▶ _TEXT FOR ANALYSIS_:

# What's the chance of getting a breeding pair?



## Als49 (Jul 11, 2014)

I'm looking for red jewels and someone offers me 4 unsex 3" TL (they're the last remaining 4 that he has).

I wonder what's the chance of getting a breeding pair from these four? I read that people usually recommend to start with 6 unsex fish to get at least 1 breeding pair.

Well, due to their low selling price, no one breeds them commercially here. So these red jewel are seldom found on the market here.


----------



## Narwhal72 (Sep 26, 2006)

That's a difficult question to answer.

Straight out statistically there is only a 12% probability that the four fish will be all male or all female. With 6 fish it is 5%

However, that is assuming that the four unsexed fish were chosen randomly.

▶ _YOUR INSTRUCTIONS_:
Please answer these questions about the breeding-pair thread above:
(a) How many unsexed red jewels is the first poster offered, and how long are they?
(b) What reason is given for no one breeding them commercially there?
(c) What probability does the reply give that four fish will be all male or all female?

▶ _INFORMATION SHOWN_:
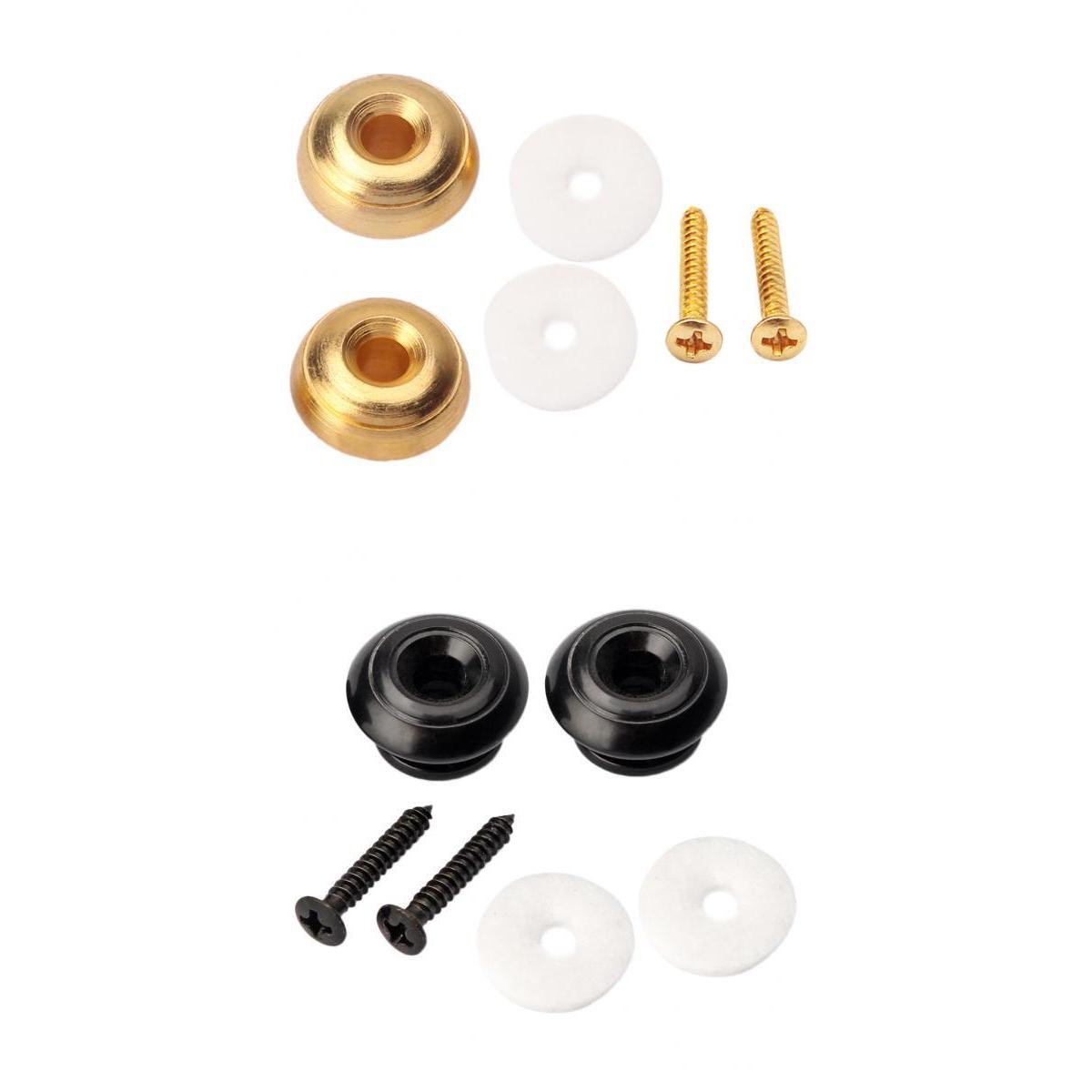 2 Set Guitar Mushroom Head Strap Ukulele Buttons Mandolin Locks Buckle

▶ _YOUR SOLUTION_:
(a) Four, each 3" TL.
(b) Their low selling price.
(c) 12%.